— SUPPLIED RECORDS —
[START]

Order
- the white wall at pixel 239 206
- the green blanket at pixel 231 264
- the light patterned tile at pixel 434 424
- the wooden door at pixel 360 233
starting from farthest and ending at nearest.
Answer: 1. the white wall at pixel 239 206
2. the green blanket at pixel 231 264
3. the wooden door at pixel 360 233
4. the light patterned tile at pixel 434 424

[END]

— WHAT YOU SHOULD DO —
Rewrite all the entries with "farthest" changed to "most distant" and everything else left as it is.

— RESULT OF THE TASK —
Order
- the white wall at pixel 239 206
- the green blanket at pixel 231 264
- the light patterned tile at pixel 434 424
- the wooden door at pixel 360 233
starting from most distant and ending at nearest.
Answer: 1. the white wall at pixel 239 206
2. the green blanket at pixel 231 264
3. the wooden door at pixel 360 233
4. the light patterned tile at pixel 434 424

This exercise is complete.